| Metin bölümü |
+++
Doğu Ortaçağ felsefesinin  “beş büyükleri” olarak adlandırılabilecek olan El Kindi, Farabi, İbn Sina, Gazzali ve İbn Rüşd gibi filozofları, tartışmanın odak noktasına koymak yanlış olmaz.  Daha başka “büyükler”den de söz edilebilir elbette. Örneklerine aşağıda değineceğim. “İslam felsefesi” yerine Doğu Ortaçağ felsefesinin önerilmesi, Doğu’da da yöntem olarak Batı’daki gibi özgün bir felsefe olduğunu ileri sürmek içindir. Bu görüşler sunum, toplantı ve programlarda itirazlara neden oluyor.

Dinci, İsacı, İslamcı Felsefeler…

Ana akım felsefe tarihi kitapları, Ortaçağ’ı verimsiz bir çağ olarak değerlendirir ve felsefe tarihi kitapları da dönemi neredeyse es geçme eğilimindedir. Liberal düşünceler olsun, Osmanlı resmi ideolojisi olsun, Türk resmi ideolojisi olsun hemfikirdirler bu konuda. Yalnızca Osmanlı resmi tarih anlayışı Ortaçağ’ı sahiplenmek ister ama sahiplenme tarzının felsefeyle de ilgisi yok, bütünsellikle de ilgisi yok.
+++
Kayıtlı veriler
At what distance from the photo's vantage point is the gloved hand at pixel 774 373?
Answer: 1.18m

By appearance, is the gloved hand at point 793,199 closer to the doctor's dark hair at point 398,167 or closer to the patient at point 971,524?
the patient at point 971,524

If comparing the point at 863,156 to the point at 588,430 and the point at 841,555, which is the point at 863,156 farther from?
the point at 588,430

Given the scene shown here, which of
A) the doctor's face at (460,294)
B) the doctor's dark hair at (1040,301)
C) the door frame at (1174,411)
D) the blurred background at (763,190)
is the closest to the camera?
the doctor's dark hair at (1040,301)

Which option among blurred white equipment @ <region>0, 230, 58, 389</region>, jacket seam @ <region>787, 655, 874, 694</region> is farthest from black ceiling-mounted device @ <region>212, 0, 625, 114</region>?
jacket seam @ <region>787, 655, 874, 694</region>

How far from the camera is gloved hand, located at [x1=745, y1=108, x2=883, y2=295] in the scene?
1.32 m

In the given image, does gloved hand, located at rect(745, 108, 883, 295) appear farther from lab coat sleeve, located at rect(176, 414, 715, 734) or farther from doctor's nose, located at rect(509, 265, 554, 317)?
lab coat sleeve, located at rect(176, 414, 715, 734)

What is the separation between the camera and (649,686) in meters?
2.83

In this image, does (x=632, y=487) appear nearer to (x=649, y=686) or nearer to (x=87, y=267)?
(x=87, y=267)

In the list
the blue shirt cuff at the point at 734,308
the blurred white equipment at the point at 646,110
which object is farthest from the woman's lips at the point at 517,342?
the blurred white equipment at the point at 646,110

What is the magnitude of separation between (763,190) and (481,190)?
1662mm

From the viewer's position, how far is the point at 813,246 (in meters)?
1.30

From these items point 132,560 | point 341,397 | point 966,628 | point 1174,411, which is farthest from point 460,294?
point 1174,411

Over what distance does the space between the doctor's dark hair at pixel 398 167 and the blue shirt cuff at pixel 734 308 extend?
+++
| Görev yönergesi |
Doğu Ortaçağ felsefesi üzerine olan metinde "Ana akım felsefe" sözlerini içeren ifadeyle açılıp "de ilgisi yok." ile kapanan bölümü harfi harfine yazıya geçirin.

| Alıştırma çıktısı |
Ana akım felsefe tarihi kitapları, Ortaçağ’ı verimsiz bir çağ olarak değerlendirir ve felsefe tarihi kitapları da dönemi neredeyse es geçme eğilimindedir. Liberal düşünceler olsun, Osmanlı resmi ideolojisi olsun, Türk resmi ideolojisi olsun hemfikirdirler bu konuda. Yalnızca Osmanlı resmi tarih anlayışı Ortaçağ’ı sahiplenmek ister ama sahiplenme tarzının felsefeyle de ilgisi yok, bütünsellikle de ilgisi yok.